The persistence of nonrational social norms

Very concrete examples of persistent nonrational social norms can be found in consumer science.

For years, we received medical advice on fats and salt that had little scientific backing. Yesterday, an article appeared showing Medical benefits of dental floss unproven.

I had had my suspicions about the fat and salt though I did lean toward reducing intake, but the lack of evidence for dental floss surprised me.

Imagine tens of thousands of hygienists and dentists repeating the advice to floss over all those years. Dental floss is a multi-billion dollar industry.

I don’t blame hygienists or dentists. They were faithfully doing what they were taught—transmitting a social norm that seemed to be science-based (but was not).

That’s how societies hold together. Common beliefs and norms are typically transmitted by authority figures at the top. After the authority figures, come parents, news media, teachers, etc. in a long chain of transmission. Each in turn repeats what they have learned.

Could be about dental floss or it could be about keeping the sun in the sky by cutting out people’s hearts.

You can see something similar at an individual level. Much of human psychology is based on habits transmitted internally from one day to the next in long chains that sometimes can be traced back to infancy.

Much of what we think and feel is nothing more than habit transmitted faithfully from one moment to the next.

Psychological habits, like social conformity, work according to rules that we can understand in terms of reason but that often are not themselves reasonable.

Decision-making mental states

Pretty sure most of us have deep mental states wherein significant personal decisions are made.

I am thinking especially of significant psychological decisions, life decisions, and social decisions.

An example of such a deep state might be being drunk.

Some people make important decisions about themselves and others when they are drunk.

Often those decisions are dark, even immoral.
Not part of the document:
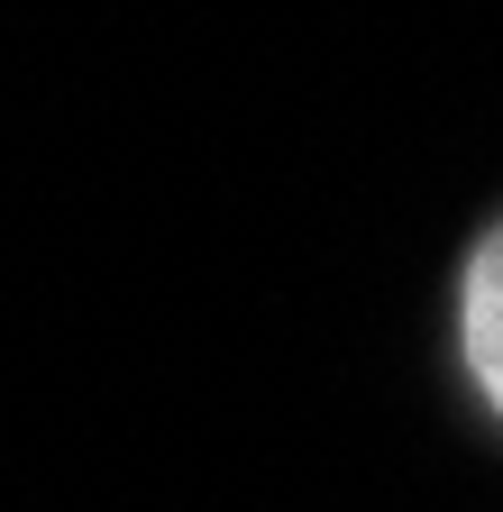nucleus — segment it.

And often the drinker forgets making them though the decisions remain in effect.

In subsequent days, those decisions may seem to be obvious truths, not conclusions they reached while drunk.

This sort of psychological alcoholism—depending on the drunk state for decision-making though not otherwise alcoholic—can be very destructive because it fosters self-deceit and bad decisions.

Dark plans occur while drunk that are capably acted on while sober and unconscious of them.

This is a very effective form of self-deceit and may even be selected evolutionarily due to that.

I know someone with a strong trait like this and several others with milder versions.

OK, so that’s one thing and if you look, there is a good chance you will know someone who does this. You may even do it yourself.

Now, the second thing is I suspect there are a lot of deep decision-making mental states, not just the drunk one.

Some of them are dark and bad like the drunk one. Some are good. Some are idealistic. Some moody, some effective. Some analytical.

If you can see the drunk one, you can probably see others.

It’s interesting that we seem to reserve some mental states for deep psychological positioning or repositioning.

And like all things human some of those states are used for good, some for bad.

Some are inherently bad for making decisions (being drunk, over-confident, etc.) and some are inherently good.